Top 10 Weapons That Could Have Lost Us The War

A list of weapons with videos of them that were not brought into play by the Germans during WWII.  

LL


----------



## AWP (Apr 10, 2009)

Interesting list, though I disagree with the Fa-223, the Graf Zeppelin, and the Type XXI U-Boat. A lot of things would have to change to make them effective.


----------



## LibraryLady (Apr 10, 2009)

What I find interesting is the lack of motion forward on the projects brought about by politics, personal whims, and the monolithic wonderfulness called government administration.  Who's to say what would have happened had any of these come to fruition?

LL


----------



## AWP (Apr 10, 2009)

LibraryLady said:


> What I find interesting is the lack of motion forward on the projects brought about by politics, personal whims, and the monolithic wonderfulness called government administration.  Who's to say what would have happened had any of these come to fruition?
> 
> LL



I think part of it was due to Germany's early successes. Hitler had an obsession that every new aircraft (or almost) have the ability to dive-bomb. Stukas were awesome in their day and I have to wonder if he was trying to resurrect the capability somehow. He obviously did so at the cost of some of the programs mentioned.

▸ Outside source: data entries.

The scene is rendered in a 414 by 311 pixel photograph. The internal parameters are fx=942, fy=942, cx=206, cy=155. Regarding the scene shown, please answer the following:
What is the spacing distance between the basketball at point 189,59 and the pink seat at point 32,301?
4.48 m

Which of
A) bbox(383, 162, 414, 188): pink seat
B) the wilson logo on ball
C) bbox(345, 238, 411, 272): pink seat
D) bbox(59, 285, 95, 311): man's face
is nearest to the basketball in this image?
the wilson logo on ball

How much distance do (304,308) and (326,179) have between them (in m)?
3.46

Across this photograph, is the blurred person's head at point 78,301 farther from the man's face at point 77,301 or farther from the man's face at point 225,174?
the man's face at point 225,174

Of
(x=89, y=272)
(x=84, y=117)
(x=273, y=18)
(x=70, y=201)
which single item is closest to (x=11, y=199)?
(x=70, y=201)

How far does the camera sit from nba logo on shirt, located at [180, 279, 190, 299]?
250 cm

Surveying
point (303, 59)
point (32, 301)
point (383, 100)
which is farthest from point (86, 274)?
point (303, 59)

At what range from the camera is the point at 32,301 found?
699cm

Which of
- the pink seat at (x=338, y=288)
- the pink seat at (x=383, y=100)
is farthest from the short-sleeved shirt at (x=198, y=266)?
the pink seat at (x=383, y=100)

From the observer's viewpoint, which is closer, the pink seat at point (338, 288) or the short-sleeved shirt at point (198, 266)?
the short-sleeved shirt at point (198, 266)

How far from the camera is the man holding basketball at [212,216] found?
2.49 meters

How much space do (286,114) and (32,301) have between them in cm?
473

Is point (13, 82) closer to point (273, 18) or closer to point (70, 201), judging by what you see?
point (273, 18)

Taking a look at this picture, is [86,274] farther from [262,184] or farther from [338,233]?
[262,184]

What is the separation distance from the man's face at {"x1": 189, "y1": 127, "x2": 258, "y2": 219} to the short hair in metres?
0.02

Some of the earlier versions of what would be some awesome tanks at the end of the war sucked. The Panther was plagued by cooling problems and I know one tank didn't include defensive machine guns. When the Soviets figured this out they swarmed the tanks and tookout the crews with Molotovs and satchel charges. I recall Hitler messing with the main gun on earlier panzer versions, but the details escape me.

Towards the end of the war though some German tanks were scoring hits at 3km and killing some of the best Soviet tanks during the river crossings in 1945 so they were doing some things right.

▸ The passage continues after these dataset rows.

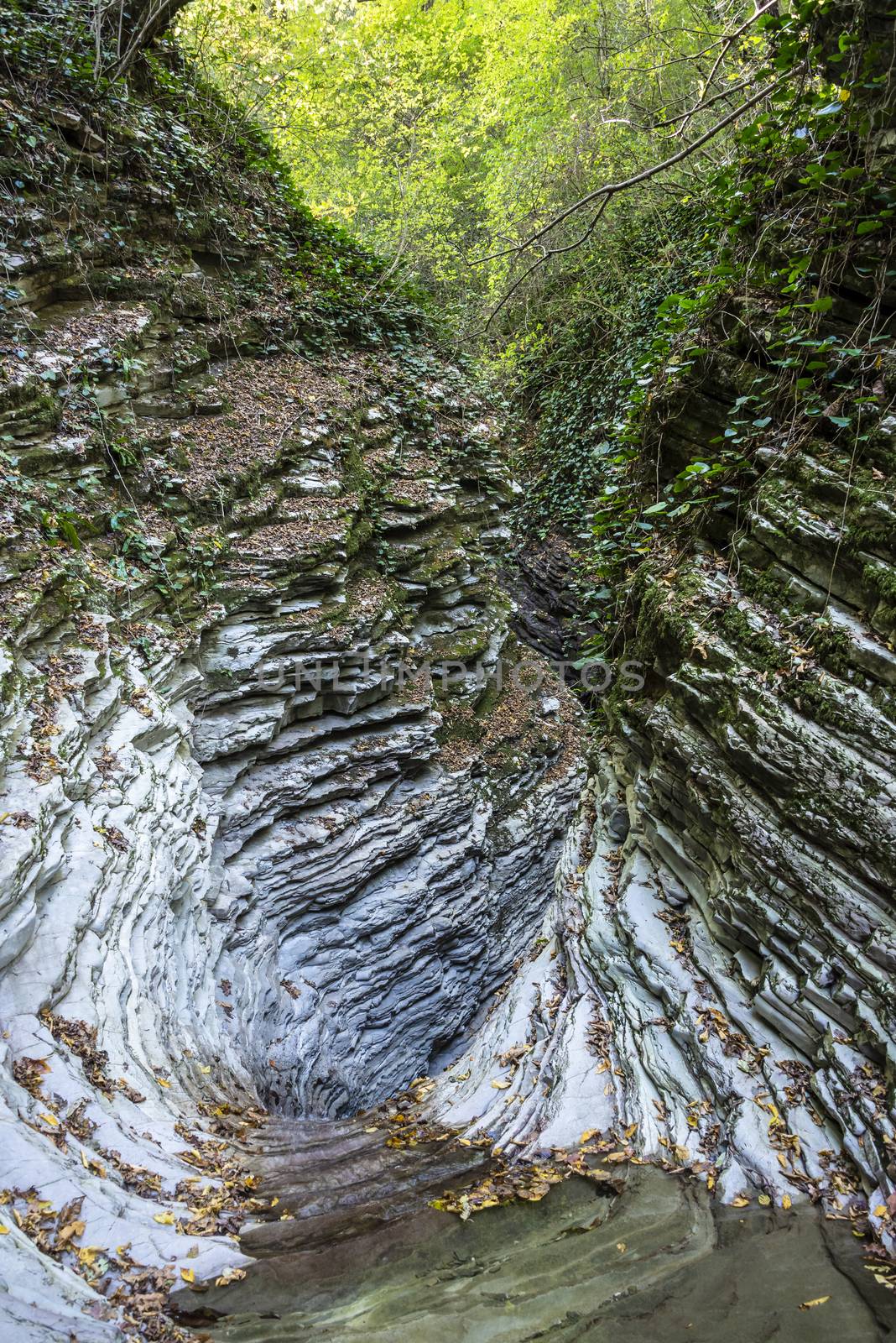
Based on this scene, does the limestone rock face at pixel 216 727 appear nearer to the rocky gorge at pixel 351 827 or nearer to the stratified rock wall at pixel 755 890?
the rocky gorge at pixel 351 827

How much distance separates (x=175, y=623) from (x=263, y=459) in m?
2.86

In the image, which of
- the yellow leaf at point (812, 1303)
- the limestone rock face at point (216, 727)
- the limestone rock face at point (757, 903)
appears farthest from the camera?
the limestone rock face at point (216, 727)

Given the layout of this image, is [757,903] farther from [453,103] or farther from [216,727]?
[453,103]

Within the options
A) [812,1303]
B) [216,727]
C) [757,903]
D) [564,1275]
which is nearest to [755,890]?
[757,903]

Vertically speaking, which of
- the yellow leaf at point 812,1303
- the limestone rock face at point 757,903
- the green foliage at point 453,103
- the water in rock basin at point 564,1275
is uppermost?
the green foliage at point 453,103

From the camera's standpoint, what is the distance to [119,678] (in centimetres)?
656

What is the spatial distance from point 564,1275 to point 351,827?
20.9ft

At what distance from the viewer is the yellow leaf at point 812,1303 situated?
2.44 m

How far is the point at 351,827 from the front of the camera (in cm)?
901

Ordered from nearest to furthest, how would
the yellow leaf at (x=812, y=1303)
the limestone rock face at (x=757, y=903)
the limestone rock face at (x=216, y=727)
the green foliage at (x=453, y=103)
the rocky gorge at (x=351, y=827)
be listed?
the yellow leaf at (x=812, y=1303)
the rocky gorge at (x=351, y=827)
the limestone rock face at (x=757, y=903)
the limestone rock face at (x=216, y=727)
the green foliage at (x=453, y=103)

The carrier wouldn't work, it would be a focal point of all RN and RAF activity until it was sunk. The narrow waters in that region too would be a problem. Unless they could stage out of Norway I don't see carriers being a threat.

Enigma killed the Uboat fleet. IF the XXI was around during Operation Drumbeat the war would be different, but shit happens and the English were reading their codes.


----------